Questions about pictured scenes
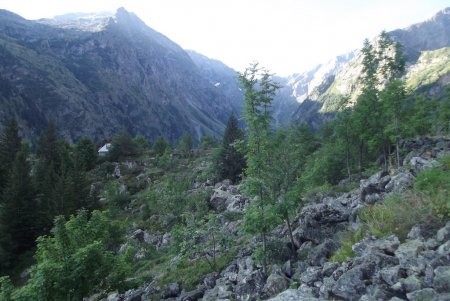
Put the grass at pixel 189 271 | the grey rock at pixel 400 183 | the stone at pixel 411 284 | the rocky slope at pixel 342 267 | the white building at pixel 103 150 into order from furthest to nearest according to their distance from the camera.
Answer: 1. the white building at pixel 103 150
2. the grass at pixel 189 271
3. the grey rock at pixel 400 183
4. the rocky slope at pixel 342 267
5. the stone at pixel 411 284

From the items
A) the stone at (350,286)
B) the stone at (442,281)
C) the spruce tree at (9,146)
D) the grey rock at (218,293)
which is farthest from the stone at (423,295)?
the spruce tree at (9,146)

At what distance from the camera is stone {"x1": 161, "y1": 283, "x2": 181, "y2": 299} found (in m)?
18.3

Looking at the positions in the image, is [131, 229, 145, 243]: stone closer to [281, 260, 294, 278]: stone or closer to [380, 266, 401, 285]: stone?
[281, 260, 294, 278]: stone

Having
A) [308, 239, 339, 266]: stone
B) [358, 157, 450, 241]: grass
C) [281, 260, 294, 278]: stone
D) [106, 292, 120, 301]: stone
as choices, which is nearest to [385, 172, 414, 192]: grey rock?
[358, 157, 450, 241]: grass

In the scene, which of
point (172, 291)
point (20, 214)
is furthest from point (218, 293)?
point (20, 214)

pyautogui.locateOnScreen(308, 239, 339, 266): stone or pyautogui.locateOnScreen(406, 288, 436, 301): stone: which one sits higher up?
pyautogui.locateOnScreen(406, 288, 436, 301): stone

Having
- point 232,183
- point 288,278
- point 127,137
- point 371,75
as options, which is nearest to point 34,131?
point 127,137

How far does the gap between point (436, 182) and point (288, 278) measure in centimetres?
607

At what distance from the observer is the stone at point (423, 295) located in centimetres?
769

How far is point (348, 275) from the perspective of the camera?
973 cm

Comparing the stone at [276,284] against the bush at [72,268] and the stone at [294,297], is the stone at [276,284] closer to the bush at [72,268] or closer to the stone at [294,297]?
the stone at [294,297]

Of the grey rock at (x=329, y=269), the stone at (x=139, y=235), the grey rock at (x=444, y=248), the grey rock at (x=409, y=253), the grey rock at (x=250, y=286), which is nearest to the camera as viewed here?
the grey rock at (x=444, y=248)

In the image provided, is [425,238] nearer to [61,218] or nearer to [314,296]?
[314,296]

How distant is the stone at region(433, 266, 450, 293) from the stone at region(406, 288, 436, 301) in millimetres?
150
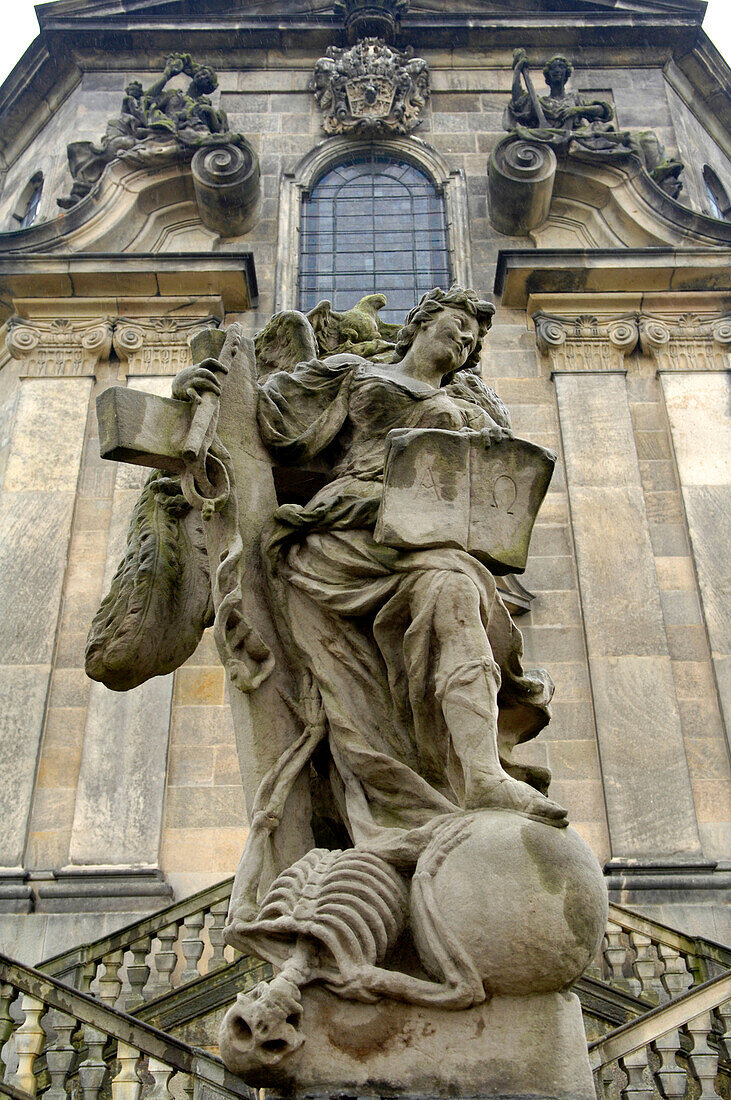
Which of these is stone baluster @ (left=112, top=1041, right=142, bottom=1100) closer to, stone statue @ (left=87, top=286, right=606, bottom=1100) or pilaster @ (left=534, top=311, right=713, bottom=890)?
stone statue @ (left=87, top=286, right=606, bottom=1100)

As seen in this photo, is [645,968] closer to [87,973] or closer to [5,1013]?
[87,973]

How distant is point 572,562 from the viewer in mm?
10344

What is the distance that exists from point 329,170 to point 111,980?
428 inches

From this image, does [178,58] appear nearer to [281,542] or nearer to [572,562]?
[572,562]

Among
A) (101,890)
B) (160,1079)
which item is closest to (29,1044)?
(160,1079)

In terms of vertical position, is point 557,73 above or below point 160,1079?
above

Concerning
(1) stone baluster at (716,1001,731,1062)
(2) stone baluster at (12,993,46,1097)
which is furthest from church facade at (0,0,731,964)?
(2) stone baluster at (12,993,46,1097)

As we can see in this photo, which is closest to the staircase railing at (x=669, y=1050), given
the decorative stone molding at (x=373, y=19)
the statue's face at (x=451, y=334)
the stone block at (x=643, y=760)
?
the statue's face at (x=451, y=334)

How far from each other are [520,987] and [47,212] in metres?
12.9

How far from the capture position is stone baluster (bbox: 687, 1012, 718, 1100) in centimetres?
495

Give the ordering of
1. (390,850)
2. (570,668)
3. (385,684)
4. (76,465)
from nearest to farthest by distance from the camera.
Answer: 1. (390,850)
2. (385,684)
3. (570,668)
4. (76,465)

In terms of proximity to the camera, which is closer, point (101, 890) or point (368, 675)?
point (368, 675)

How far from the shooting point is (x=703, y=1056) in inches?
198

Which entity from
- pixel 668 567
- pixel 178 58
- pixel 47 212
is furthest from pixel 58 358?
pixel 668 567
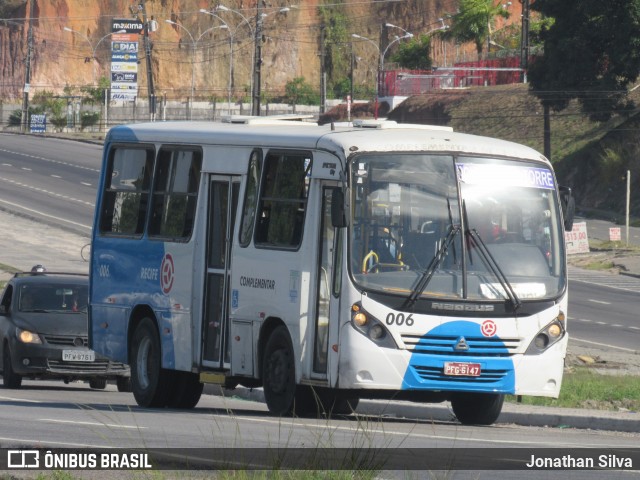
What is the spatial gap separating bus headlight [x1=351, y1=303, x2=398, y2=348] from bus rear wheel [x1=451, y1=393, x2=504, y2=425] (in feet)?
5.77

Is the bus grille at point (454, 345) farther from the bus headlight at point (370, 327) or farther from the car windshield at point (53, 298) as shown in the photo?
the car windshield at point (53, 298)

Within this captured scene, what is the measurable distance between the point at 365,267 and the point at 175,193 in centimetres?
332

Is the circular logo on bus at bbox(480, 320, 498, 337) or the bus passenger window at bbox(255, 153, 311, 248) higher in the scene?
the bus passenger window at bbox(255, 153, 311, 248)

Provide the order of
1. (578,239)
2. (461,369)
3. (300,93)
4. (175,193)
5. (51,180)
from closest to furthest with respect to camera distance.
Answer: (461,369) → (175,193) → (578,239) → (51,180) → (300,93)

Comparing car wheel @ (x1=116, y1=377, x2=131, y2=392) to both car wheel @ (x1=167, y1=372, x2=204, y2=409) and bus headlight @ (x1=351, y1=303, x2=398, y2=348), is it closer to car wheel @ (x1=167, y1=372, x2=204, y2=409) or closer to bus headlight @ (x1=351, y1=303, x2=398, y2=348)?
car wheel @ (x1=167, y1=372, x2=204, y2=409)

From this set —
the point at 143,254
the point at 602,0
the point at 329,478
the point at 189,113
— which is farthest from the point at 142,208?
the point at 189,113

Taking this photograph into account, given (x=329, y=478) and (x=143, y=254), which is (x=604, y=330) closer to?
(x=143, y=254)

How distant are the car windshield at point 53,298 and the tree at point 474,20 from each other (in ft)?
298

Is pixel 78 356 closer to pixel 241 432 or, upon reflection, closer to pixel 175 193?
pixel 175 193

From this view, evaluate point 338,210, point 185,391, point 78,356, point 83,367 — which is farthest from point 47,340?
point 338,210

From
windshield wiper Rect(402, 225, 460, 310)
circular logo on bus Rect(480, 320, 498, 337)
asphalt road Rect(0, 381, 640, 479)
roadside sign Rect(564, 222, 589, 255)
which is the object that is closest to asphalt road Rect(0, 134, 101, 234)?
roadside sign Rect(564, 222, 589, 255)

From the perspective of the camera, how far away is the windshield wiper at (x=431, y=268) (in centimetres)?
1334

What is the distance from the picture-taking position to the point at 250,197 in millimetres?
14781

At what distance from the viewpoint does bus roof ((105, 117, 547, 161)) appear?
14.0 m
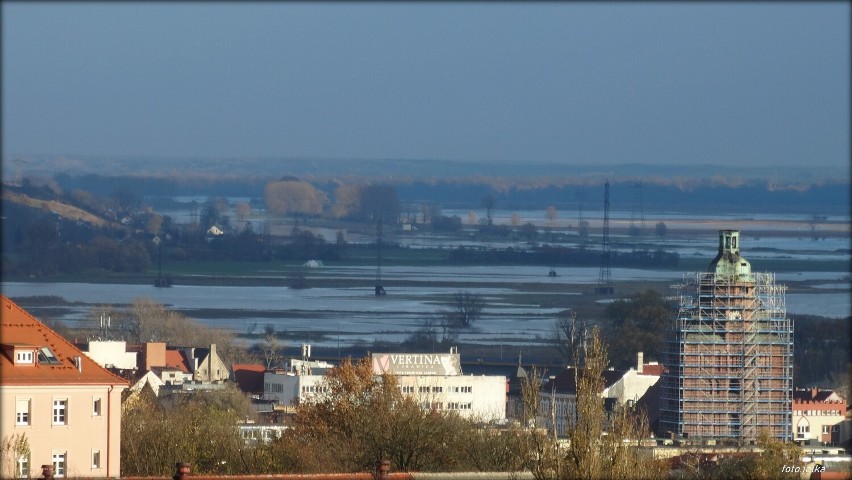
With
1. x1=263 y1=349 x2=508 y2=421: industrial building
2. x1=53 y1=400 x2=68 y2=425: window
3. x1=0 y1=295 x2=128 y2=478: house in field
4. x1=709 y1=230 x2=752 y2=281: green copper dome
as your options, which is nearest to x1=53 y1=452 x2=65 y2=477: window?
x1=0 y1=295 x2=128 y2=478: house in field

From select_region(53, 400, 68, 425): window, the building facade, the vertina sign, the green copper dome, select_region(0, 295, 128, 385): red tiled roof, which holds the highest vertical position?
the green copper dome

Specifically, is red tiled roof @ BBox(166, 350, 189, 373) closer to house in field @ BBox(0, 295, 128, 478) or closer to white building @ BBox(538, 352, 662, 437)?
white building @ BBox(538, 352, 662, 437)

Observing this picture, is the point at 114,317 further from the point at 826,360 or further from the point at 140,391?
the point at 140,391

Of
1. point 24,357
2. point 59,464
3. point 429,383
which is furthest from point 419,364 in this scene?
point 59,464

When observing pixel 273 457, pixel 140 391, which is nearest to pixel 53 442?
pixel 273 457

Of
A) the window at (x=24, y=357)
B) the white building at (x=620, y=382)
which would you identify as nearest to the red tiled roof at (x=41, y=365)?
the window at (x=24, y=357)

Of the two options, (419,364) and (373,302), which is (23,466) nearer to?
(419,364)
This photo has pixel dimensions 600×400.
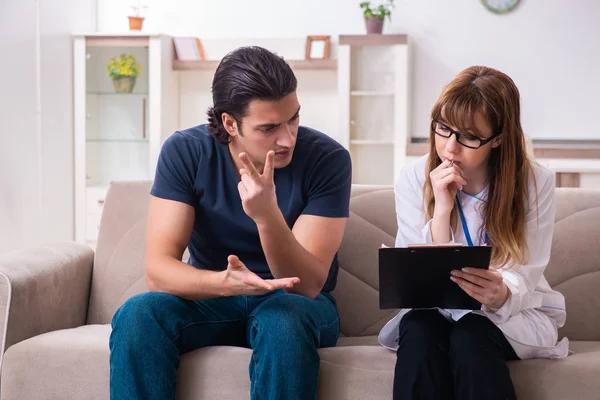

■ WRITTEN REQUEST ■
Return every line in the rows above that contains the word "between".

■ SOLUTION FOR THIS EXERCISE ■
How far does the gap between point (436, 182) and point (288, 278) measure in centimetres?
Within this captured scene, what is the measurable distance between the point at 365,267 and the point at 175,193 in centimetres?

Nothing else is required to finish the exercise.